§ Directions
Reproduce the stretch of data from the line containing "Can you tell" through the end, keeping every character unchanged.

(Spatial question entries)
——————————
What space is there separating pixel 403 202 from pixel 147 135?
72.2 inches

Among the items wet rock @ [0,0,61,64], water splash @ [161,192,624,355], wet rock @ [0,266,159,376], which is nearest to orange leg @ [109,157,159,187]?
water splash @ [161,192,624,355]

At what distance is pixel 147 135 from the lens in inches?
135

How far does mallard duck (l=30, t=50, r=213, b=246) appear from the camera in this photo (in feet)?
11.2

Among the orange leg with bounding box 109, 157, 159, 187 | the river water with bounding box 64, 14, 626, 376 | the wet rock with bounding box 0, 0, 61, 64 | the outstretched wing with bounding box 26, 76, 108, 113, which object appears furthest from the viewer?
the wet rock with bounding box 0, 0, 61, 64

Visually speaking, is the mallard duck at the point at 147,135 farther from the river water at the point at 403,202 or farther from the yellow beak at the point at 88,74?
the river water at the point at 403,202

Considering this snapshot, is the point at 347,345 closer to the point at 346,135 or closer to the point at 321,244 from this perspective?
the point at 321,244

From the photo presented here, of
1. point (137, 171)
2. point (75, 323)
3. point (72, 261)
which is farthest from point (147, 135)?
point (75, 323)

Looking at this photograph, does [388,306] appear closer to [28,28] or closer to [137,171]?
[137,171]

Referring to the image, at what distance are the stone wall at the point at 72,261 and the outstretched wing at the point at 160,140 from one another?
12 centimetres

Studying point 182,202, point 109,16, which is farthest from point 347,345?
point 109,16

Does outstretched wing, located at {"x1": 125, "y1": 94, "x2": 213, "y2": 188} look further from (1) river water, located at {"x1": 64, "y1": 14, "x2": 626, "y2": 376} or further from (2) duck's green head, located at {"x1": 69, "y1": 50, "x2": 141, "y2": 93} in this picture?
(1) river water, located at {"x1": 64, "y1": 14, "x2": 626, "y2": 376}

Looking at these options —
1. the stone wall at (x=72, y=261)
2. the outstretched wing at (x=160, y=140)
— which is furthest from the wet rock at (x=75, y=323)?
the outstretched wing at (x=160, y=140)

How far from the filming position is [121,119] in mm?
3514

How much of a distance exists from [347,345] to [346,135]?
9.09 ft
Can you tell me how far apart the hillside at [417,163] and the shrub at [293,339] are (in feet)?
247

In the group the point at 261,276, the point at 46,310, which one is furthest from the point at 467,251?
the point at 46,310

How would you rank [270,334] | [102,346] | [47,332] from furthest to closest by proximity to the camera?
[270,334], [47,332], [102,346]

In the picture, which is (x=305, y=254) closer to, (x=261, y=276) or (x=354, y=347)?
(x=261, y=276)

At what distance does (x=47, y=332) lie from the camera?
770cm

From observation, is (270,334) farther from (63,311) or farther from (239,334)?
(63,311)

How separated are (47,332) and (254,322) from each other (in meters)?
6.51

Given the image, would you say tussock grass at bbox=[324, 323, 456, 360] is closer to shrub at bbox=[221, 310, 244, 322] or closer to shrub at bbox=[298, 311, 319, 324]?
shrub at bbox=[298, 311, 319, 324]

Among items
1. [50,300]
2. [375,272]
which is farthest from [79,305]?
——————————
§ Final result
Can you tell me how far apart the hillside at [417,163] and the shrub at [293,339] are (in feet)?
247

In the group the point at 261,276, the point at 46,310, which one is furthest from the point at 467,251?
the point at 46,310

How would you rank [270,334] | [102,346] | [47,332] from furthest to closest by proximity to the camera?
[270,334], [47,332], [102,346]

In the picture, which is (x=305, y=254) closer to, (x=261, y=276) or (x=354, y=347)?
(x=261, y=276)

At what distance does (x=47, y=332) lie from the camera?
770cm

From observation, is (270,334) farther from (63,311) or farther from (239,334)?
(63,311)

How separated are (47,332) and (254,322) from each other (in meters)?
6.51

Given the image, would you say tussock grass at bbox=[324, 323, 456, 360] is closer to shrub at bbox=[221, 310, 244, 322] or closer to shrub at bbox=[298, 311, 319, 324]?
shrub at bbox=[298, 311, 319, 324]

Among items
1. [50,300]
2. [375,272]
which is farthest from [79,305]?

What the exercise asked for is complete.